No I don't think that is possible.

It's all about the attractions (the wanting of a full octet) between the atoms, to be honest we don't even have the technology to view the actual atoms itself (if we do then we are at the initial stages). So these "bonds" that you are talking about are just imaginary connections between atoms so people don't get confused or overwhelmed.

Take an ionic bond, one of the strongest bonds out there, we know it is caused by strong electrostatic attractions between the atoms in which one completely takes an electron or gives it up. If there was like a connection between them it would look almost surreal. It would make more sense if they are beside each other.

Now for the covalent bond, in a covalent bond atoms are sharing electrons, in this case the electron clouds merge, this maybe hard to grasp but that is just how this works. That is why for most covalent bonds we look at the Lewis Structures.

Now take a look at an ionic "bond". Typical Ionic Bond Take a look at the covalent "bond". Typical Covalent Bond

Check out the double and triple "bond". - Bad Image Double Bond

By looking at the above picture you can see that a triple "bond" is just two more electrons.

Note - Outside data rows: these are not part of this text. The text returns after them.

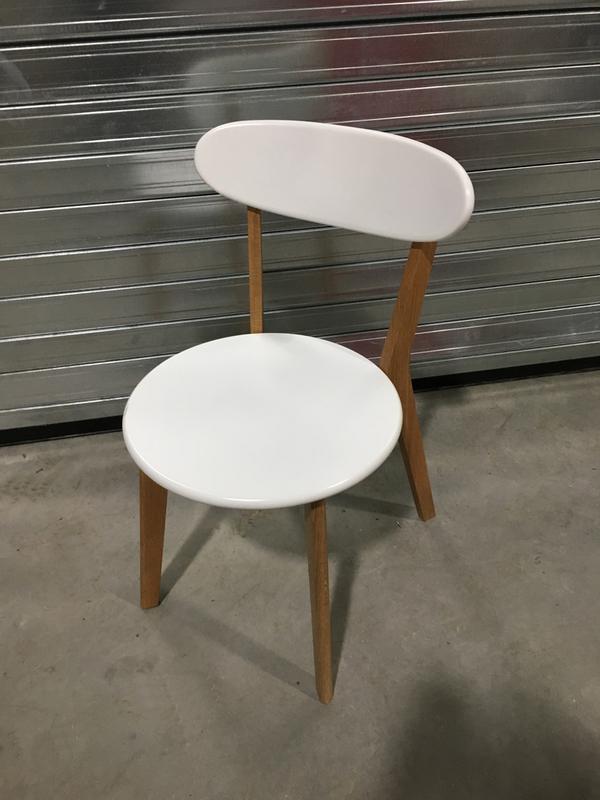 White 4 leg canteen chairs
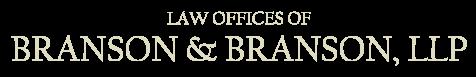 bransonandbranson-logo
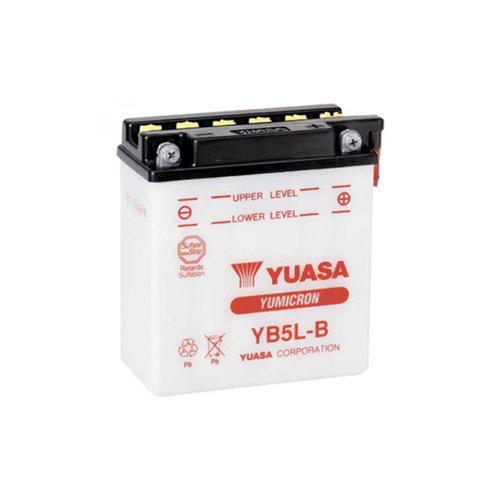 Yuasa Yuasa YB5L-B 12V 5Ah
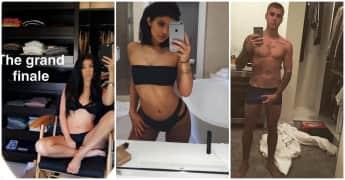 Jenner und Justin Bieber gehören zu den Stars die auf Instagram gerne mal die Hüllen fallen lassen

So in reality to make these drawings of atoms easy, we have came up with a bond. There might be "bonds" but one has to note that they are attractions instead. Here I gave you a couple examples, mostly 2D but if you want to really get the idea you should take a look at the 3D structures that include everything. But you have to also note that we don't know how far our current depictions are true, I just gave you the most plausible ones, so don't believe everything as a fact.

To sum it up: You Will Not See The Bonds (Not the sticks and ball kind). Though you may see the attractions.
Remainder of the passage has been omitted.